### Extrait du texte

© Kirsten Nijhof

A propos

Un dossier préparé par Benoit van Langenhove.

Présentation

Titre original : Die Feen, grosse romantische Oper in drei Akten
Titre francophone : Les Fées, grand opéra romantique en trois actes

Livret et musique de Richard Wagner

Référence catalographique Wagner-Werk-Verzeichnis : WWV 32

Rédaction du livret : janvier – février 1833.
Composition de la musique : février 1833 – printemps 1834.

Source littéraire principale du livret :
La donna serpente [La femme serpent] de Carlo Gozzi

Création : Munich : Königliches Hof- und Nationaltheater le 29 juin 1888 sous la direction de Franz Fischer.

Distribution

Der Feenkönig / Le roi des fées (basse)
Ada, eine Fee / Ada, une fée (soprano)
Farzana, eine Fee / Farzana, une fée (soprano)
Zemina, eine Fee / Zemina, une fée (soprano)
Arindal, König von Tramond / Arindal, roi de Tramond (ténor)
Lora, seine Schwester / Lora, sa sœur (soprano)
Morald, ihr Geliebter und Arindals Freund / Morald, fiancé de Lora et ami d’Arindal (baryton)
Gernot, Arindals Jäger / Gernot, serviteur d’Arindal (basse)
Drolla, Loras Zofe / Drolla, suivante de Lora (soprano)

######

**À faire**
Répondez à ces questions d'après la présentation de l'opéra Les Fées ci-dessus :
(a) De quelle œuvre de Carlo Gozzi le livret est-il principalement tiré ?
(b) Qui dirigeait la création à Munich le 29 juin 1888 ?
(c) Quel type de voix chante le rôle d'Arindal ?

### Entrées de données

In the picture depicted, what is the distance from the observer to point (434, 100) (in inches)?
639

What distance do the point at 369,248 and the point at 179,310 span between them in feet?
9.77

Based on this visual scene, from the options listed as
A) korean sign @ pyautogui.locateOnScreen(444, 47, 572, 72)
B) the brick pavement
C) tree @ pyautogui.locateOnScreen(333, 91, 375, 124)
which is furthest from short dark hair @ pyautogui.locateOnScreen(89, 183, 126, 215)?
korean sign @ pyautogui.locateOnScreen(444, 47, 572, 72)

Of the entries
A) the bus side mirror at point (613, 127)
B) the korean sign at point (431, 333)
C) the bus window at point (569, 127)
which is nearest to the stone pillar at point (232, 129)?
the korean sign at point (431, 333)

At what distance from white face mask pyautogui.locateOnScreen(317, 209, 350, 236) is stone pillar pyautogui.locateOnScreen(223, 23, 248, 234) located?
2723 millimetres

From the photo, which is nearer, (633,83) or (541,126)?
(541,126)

######

**Réponse**
(a) La donna serpente [La femme serpent].
(b) Franz Fischer.
(c) Ténor.